15. **Identify States With Highest Sales in Each Product Category.**
```sql
SELECT category,
state,
total_sales
FROM (SELECT o.category,
o.state,
ROUND(SUM(o.sale)::numeric, 2) AS total_sales,
ROW_NUMBER() OVER (PARTITION BY o.category ORDER BY SUM(o.sale) DESC) AS rn
FROM orders AS o
GROUP BY o.category, o.state) AS ranked_sales
WHERE rn = 1 AND category IS NOT NULL;
```
**Output:**

16. **Identify Products With Profit Margin Below Average.**
```sql
SELECT product_id,
product_name,
price,
cogs,
ROUND((price - cogs)::numeric, 2) AS profit_margin
FROM products
WHERE (price - cogs) < (SELECT AVG(price - cogs) FROM products);
```
**Output:**

17. **Identify Top 3 Products Frequently Returned Across All Categories.

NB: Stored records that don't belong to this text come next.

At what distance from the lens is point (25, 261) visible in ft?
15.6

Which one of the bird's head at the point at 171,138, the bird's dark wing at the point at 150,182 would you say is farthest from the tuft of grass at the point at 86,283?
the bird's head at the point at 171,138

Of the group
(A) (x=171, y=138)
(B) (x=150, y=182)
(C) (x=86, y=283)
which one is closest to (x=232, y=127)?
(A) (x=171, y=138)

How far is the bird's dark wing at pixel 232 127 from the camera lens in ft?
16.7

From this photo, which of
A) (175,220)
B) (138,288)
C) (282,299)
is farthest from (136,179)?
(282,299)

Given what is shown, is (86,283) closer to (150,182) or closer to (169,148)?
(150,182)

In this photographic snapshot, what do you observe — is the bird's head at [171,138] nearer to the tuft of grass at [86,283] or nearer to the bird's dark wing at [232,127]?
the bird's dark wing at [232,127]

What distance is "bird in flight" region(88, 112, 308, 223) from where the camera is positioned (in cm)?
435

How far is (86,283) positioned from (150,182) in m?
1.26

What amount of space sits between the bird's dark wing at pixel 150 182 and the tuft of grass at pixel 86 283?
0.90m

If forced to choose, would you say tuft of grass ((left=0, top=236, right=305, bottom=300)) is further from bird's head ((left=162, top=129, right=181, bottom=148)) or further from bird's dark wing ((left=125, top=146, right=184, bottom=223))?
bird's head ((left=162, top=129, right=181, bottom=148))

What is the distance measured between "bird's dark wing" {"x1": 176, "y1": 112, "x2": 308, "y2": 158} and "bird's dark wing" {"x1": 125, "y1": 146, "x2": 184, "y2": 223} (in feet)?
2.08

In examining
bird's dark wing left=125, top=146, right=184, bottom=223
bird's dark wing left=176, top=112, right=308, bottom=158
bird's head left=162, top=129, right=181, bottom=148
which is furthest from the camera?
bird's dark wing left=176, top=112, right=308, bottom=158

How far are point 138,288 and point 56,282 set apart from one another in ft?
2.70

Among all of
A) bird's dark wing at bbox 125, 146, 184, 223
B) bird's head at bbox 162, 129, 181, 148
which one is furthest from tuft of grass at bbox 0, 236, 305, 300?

If Multiple Products Have the Same Number of Returns, They Should Be Ranked by the Total Sale Value.**
```sql
SELECT product_name,
category,
return_count,
total_sales
FROM (SELECT p.product_name,
o.category,
COUNT(r.return_id) AS return_count,
ROUND(SUM(o.sale)::numeric, 2) AS total_sales,
RANK() OVER (ORDER BY COUNT(r.return_id) DESC, SUM(o.sale) DESC) AS rn
FROM orders AS o
JOIN products AS p ON o.product_id = p.product_id
LEFT JOIN returns AS r ON o.order_id = r.order_id
GROUP BY p.product_name, o.category) AS ranked_returns
WHERE rn <= 3;
```
**Output:**

## Conclusion
This project covers the following tasks: database setup, data importing and analysis using business-driven SQL queries. The findings from this project can help drive business decisions by understanding sales patterns, customer behavior, and product demand.